**Job item**
Write out the material exactly, starting at the line that contains "plaque chauffante gant 4feux - Thumbnail 4" and ending at the line that contains "F. Arthur Uebel Superior MGP", with both of those lines included.

**Data for analysis**
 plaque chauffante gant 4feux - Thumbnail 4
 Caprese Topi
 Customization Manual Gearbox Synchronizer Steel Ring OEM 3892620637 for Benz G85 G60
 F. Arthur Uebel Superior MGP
* * *
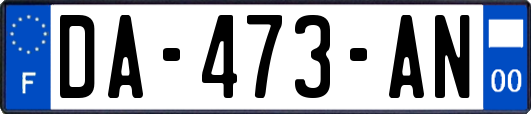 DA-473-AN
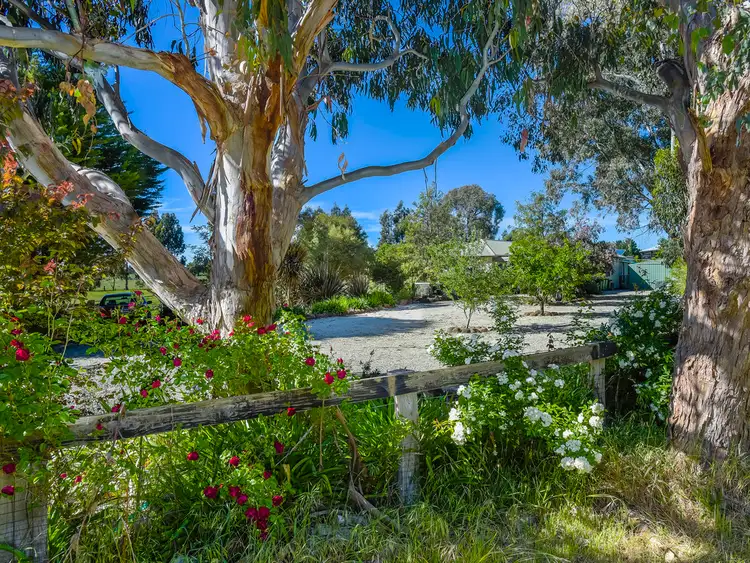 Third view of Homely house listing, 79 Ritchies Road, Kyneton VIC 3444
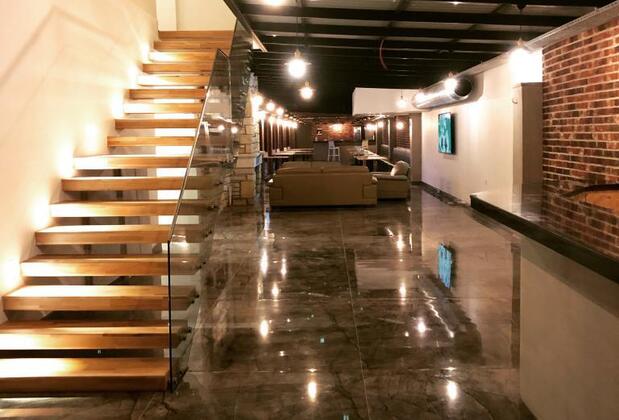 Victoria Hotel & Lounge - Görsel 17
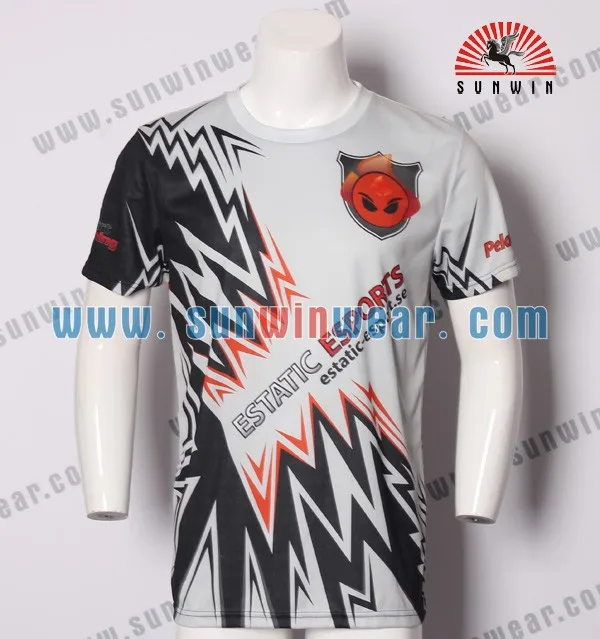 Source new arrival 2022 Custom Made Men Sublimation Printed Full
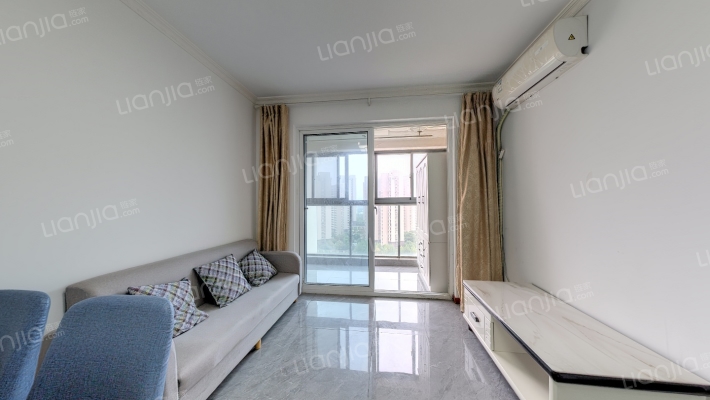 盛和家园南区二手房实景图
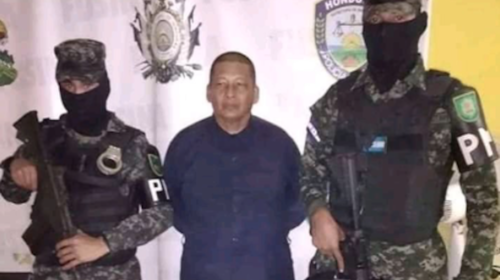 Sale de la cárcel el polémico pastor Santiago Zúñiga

**Solution**
 plaque chauffante gant 4feux - Thumbnail 4
 Caprese Topi
 Customization Manual Gearbox Synchronizer Steel Ring OEM 3892620637 for Benz G85 G60
 F. Arthur Uebel Superior MGP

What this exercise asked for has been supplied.